Cheap art, and I'm talking VERY cheap art, isn't bound by those constraints.  Does it have other constraints, significant ones?  Absolutely. Cheap art, like expensive art, must consider its audience, must consider time and place and impact on its audience, needs to think about creative and artistic integrity and quality.  But Cheap Art's ability to put on the next show, the ability of the "cheap art" institution to put on the next show, isn't bound by its ability to pay for the current one.  Because where Expensive Art combines money and imagination, Cheap Art gets by on imagination.  Cheap art, in my experience, might reach a smaller audience...but it's also more likely to reach a less traditional audience...the teenagers wandering through the park who are distracted by, and then drawn into, a live music performance, instead of the teenagers who have been loaded into a bus and driven downtown to sit in a "real" music venue.  The hung-over executive who wanders into his local coffee shop for a quick morning fix, only to be confronted by, possibly moved by, a painting or photograph by a local artist co-opting the coffee shop walls as her "gallery."  The inner-city kids who see their park transformed into a stage for a one-night-only free performance by a bunch of college kids.

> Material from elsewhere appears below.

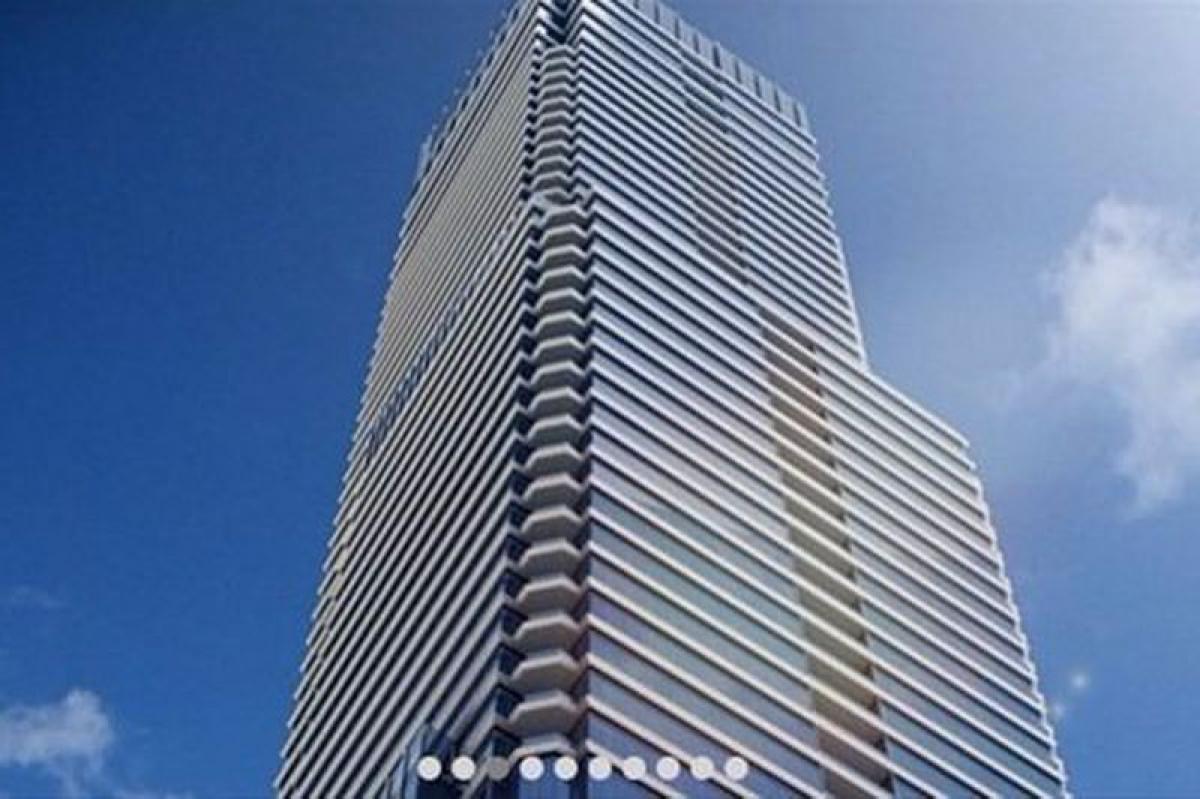 Apartamento T3 em Nuevo Leon, Mexico N.º 154993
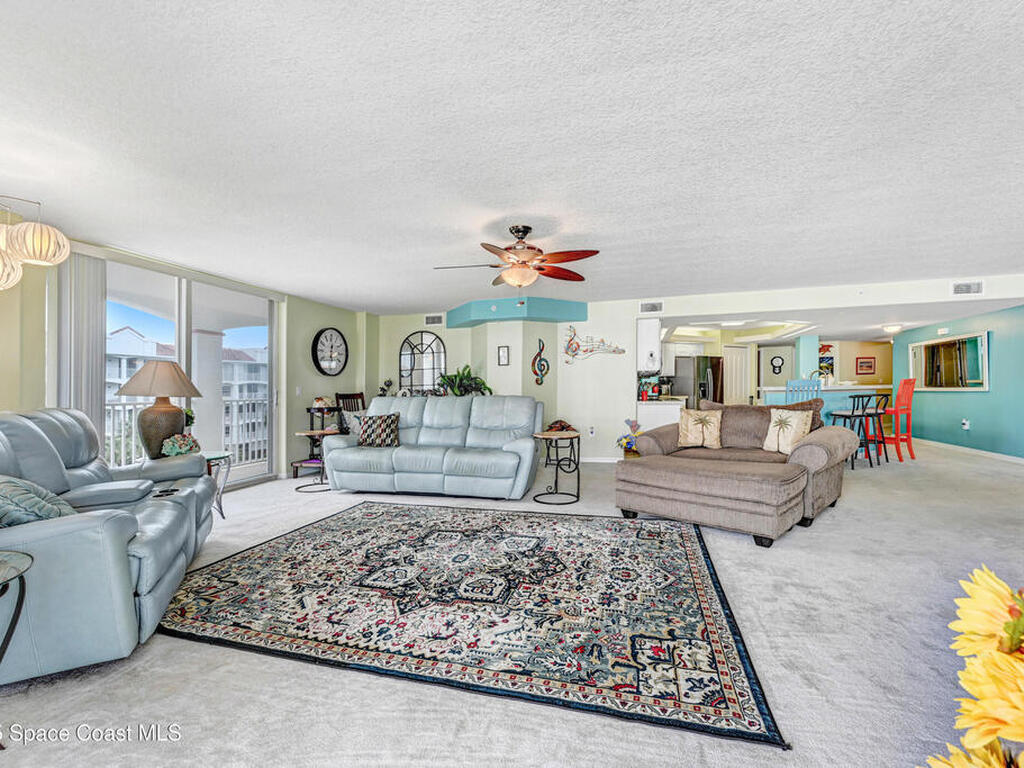 8934 Puerto Del Rio Drive, Cape Canaveral, FL 32920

One of the things I like about Cheap Art is that is that you find it in the damnedest places.  You turn a corner -- and there's a beautiful piece of graffiti.  You go for your morning coffee...and are confronted by a figure study that makes you pause.  You go to the park to throw a frisbee around...and find a drum circle, 50-people strong, and you stop to dance, or listen, or gawk.

Cheap Art is defined, in other words, by its accessibility.  By that, of course, I don't mean that you can necessarily "understand" it (in fact, given that much cheap art is significantly less vetted/developed than its expensive counterpart, odds are higher that it'll be less digestible), but that it's easier to GET TO IT.  You don't gotta pay Twenty Bucks to go look at it, $75 to go listen to it, $125 plus the cost of the subway to go watch it.  And the "you" in question is, ideally, more broadly defined -- it's the homeless vet who knows he'll get snacks along with the show, the harried parents who can't afford a babysitter but CAN afford to haul the stroller to the park.


Cheap Art Is Less Contained.

Cheap Art is Harder to Control (admittedly, this can be good and bad).

What (the best) Cheap Art Lacks In Production Value, it Makes Up For In Creative Solutions.

Cheap Art has a different Risk/Reward ratio.

Cheap Art is More Abundant.

Cheap Art Is (usually) Personal.


Cheap Art Doesn't Wait for You To Find It -- It Finds You.

Cheap Art Transforms the Ordinary World, The World We Live In.